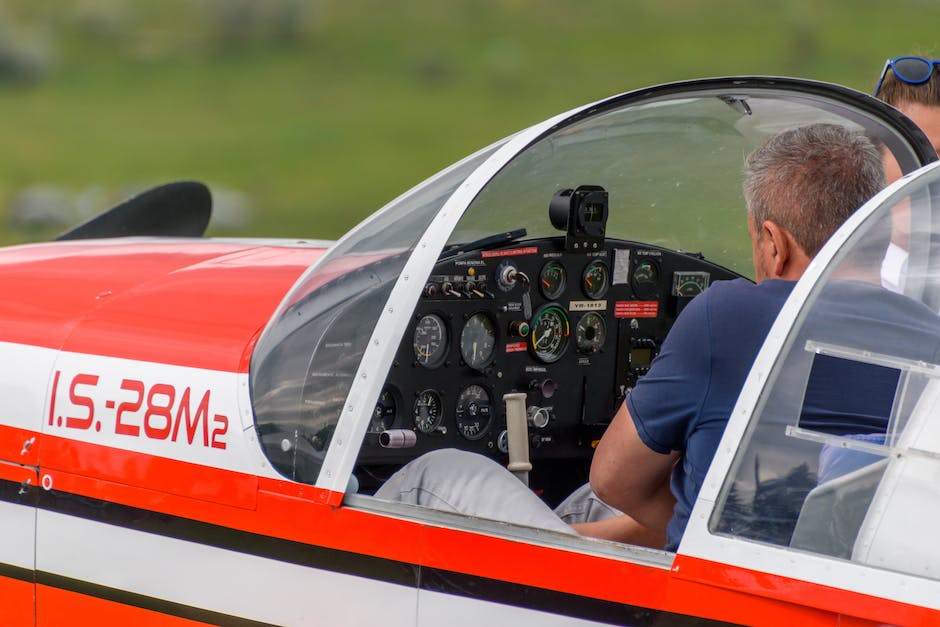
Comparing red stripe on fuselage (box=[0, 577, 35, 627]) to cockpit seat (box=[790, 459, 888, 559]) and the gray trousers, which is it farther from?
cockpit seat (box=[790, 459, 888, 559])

########

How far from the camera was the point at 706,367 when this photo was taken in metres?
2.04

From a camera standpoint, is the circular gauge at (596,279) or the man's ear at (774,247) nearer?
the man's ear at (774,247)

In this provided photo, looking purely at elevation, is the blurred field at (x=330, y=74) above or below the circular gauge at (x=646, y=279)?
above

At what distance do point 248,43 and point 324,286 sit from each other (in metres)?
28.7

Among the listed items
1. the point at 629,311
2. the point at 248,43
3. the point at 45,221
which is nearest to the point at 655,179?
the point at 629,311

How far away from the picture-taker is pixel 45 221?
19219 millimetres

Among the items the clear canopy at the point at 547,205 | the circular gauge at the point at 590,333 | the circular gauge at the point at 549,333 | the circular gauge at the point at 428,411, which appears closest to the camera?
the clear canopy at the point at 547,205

########

List each line of the entries above that contains the word "cockpit", copying every such line in full.

Comparing red stripe on fuselage (box=[0, 577, 35, 627]) to cockpit seat (box=[790, 459, 888, 559]) and the gray trousers, which is it farther from?
cockpit seat (box=[790, 459, 888, 559])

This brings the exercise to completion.